The concept of punishment, Turner says, is necessarily a blend of two other ideas: that someone has done something wrong and that later the offender is penalized. Almost all ideas, in fact, are blends of other ideas. Blending is the “big lever” of the modern human mind, responsible for creativity, the vast capabilities of language and our ability to conceive of other minds.

Maybe so, but how can we know that the specifics of Turner's theory are correct or that his theory is better than others? He never shows us how to tell when the processes he is describing are not occurring. In other words, his theory is not falsifiable, a fatal flaw in science.

In fact, Turner violates just about every rule of good science: abstract concepts are treated as if they are real things; no aspects of the theory allow you to measure anything; it makes no specific predictions that can be tested; and so on. And then there's the tautology: blending explains creativity, Turner says, but people “createblends.” See the problem?

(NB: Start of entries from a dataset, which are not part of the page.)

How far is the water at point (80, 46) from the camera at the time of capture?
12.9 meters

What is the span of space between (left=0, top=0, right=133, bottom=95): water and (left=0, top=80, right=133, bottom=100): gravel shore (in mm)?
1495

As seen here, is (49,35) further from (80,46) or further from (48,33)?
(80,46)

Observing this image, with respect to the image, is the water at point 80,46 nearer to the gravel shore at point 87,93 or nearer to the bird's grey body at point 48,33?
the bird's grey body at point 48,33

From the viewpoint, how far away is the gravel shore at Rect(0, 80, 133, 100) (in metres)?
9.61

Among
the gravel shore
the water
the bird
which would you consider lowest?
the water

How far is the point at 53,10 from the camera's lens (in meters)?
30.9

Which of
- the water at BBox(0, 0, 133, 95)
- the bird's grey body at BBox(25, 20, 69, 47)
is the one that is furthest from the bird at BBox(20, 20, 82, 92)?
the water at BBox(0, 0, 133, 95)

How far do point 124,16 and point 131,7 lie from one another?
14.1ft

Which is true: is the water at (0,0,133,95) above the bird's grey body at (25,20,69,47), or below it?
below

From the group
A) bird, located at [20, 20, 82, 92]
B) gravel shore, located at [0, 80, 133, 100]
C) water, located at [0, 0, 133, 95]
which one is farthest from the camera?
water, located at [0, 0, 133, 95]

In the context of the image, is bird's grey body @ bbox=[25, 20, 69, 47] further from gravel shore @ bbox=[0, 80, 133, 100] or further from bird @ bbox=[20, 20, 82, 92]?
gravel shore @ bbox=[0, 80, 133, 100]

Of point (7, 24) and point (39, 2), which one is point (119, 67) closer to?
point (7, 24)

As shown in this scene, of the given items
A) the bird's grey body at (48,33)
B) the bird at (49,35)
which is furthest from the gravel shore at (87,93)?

Toward the end of the book, Turner finally gives up the farm, admitting that he is “skeptical” that experimental research on his blending model could ever be conducted. Reading The Origin of Ideas, in other words, is nothing like reading On the Origin of Species. It is more like reading Sigmund Freud's Interpretation of Dreams; its elegance and scope are reassuring until you realize you've been hoodwinked. At least Freudian theory had lots of sex.